▶ _WRITTEN INSTRUCTION_:
Show every line of the material below that contains the word "mane".

▶ _RECORD LIST_:
************

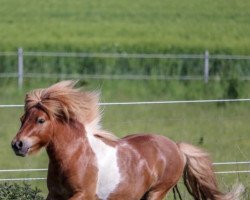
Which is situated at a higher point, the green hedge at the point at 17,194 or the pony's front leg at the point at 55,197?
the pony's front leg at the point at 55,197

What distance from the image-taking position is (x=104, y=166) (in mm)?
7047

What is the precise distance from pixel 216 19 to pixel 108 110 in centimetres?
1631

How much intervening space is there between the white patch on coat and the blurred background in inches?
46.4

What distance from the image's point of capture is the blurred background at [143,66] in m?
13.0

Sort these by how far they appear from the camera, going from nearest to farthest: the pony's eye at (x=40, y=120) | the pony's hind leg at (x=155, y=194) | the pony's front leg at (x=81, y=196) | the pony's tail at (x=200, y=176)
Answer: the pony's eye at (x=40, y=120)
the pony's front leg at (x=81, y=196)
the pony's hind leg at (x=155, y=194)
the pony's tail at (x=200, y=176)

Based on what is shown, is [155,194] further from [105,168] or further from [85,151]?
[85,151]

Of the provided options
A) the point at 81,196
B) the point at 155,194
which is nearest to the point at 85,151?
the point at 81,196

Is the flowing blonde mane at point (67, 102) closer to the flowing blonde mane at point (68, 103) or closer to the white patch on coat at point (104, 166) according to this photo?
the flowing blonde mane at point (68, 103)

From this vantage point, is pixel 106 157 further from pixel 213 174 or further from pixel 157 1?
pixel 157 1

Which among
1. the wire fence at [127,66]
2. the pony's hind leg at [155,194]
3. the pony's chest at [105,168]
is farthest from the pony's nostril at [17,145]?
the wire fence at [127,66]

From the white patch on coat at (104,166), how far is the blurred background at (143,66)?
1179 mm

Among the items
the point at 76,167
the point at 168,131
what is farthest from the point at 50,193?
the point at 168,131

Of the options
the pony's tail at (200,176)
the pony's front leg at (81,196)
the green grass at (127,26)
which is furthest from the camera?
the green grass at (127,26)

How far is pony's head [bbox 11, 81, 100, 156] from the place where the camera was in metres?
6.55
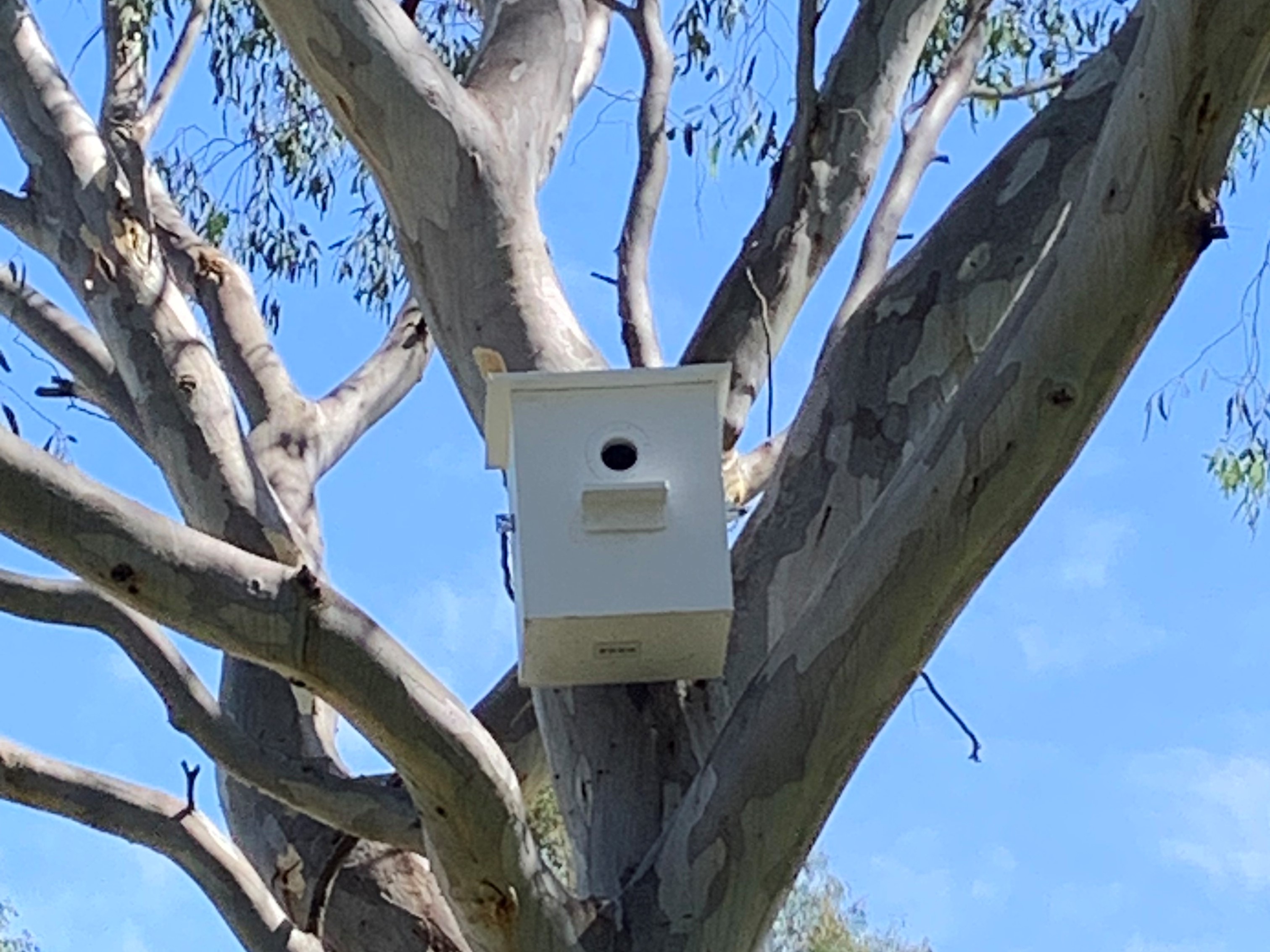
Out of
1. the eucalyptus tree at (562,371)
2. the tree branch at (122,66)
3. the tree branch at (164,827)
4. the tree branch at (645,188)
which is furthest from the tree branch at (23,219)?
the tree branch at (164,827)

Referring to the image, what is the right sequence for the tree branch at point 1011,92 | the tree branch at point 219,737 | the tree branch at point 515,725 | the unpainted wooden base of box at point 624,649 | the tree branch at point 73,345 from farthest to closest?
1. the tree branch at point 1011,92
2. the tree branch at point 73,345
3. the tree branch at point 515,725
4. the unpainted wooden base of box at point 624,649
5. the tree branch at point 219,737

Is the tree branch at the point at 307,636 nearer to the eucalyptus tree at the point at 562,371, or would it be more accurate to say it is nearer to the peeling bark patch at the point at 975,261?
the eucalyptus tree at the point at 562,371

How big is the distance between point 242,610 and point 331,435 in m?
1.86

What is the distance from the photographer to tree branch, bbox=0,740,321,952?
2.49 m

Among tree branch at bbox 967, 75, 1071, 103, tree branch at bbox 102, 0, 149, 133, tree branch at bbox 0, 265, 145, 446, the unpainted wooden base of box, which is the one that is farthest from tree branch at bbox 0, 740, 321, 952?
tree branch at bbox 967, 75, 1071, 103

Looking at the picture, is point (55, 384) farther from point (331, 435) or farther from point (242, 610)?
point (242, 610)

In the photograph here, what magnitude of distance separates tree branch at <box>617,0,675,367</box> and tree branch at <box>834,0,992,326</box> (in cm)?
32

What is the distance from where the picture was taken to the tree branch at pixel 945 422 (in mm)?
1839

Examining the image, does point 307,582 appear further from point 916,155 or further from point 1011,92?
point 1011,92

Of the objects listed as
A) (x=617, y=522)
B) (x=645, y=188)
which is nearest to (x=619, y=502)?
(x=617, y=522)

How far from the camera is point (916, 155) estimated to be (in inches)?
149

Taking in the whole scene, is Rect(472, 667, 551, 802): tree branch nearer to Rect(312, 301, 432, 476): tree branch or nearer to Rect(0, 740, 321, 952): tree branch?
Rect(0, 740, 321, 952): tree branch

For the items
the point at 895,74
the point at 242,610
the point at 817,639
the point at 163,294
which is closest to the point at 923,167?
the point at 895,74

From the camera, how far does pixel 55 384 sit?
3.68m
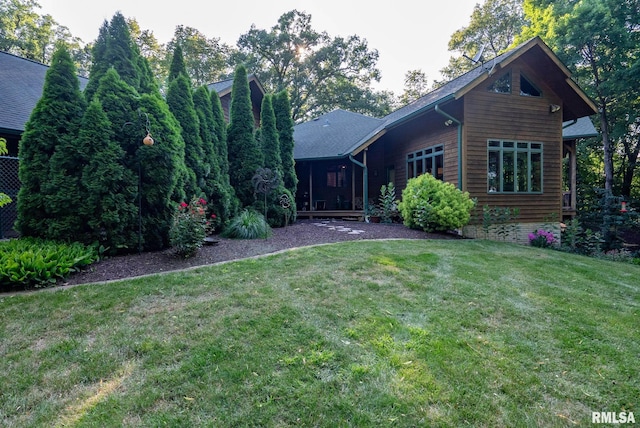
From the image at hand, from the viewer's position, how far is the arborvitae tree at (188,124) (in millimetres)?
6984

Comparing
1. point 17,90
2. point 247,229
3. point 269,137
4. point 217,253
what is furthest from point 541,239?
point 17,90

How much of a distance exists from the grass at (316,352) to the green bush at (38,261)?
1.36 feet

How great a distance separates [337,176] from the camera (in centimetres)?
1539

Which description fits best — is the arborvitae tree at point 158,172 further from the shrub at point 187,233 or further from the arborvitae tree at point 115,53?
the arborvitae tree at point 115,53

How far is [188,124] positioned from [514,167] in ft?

************

▶ _FINISHED ANSWER_:
Is the flowing blonde mane at point (67, 102) closer to the flowing blonde mane at point (68, 103) or closer to the white patch on coat at point (104, 166) according to this photo?
the flowing blonde mane at point (68, 103)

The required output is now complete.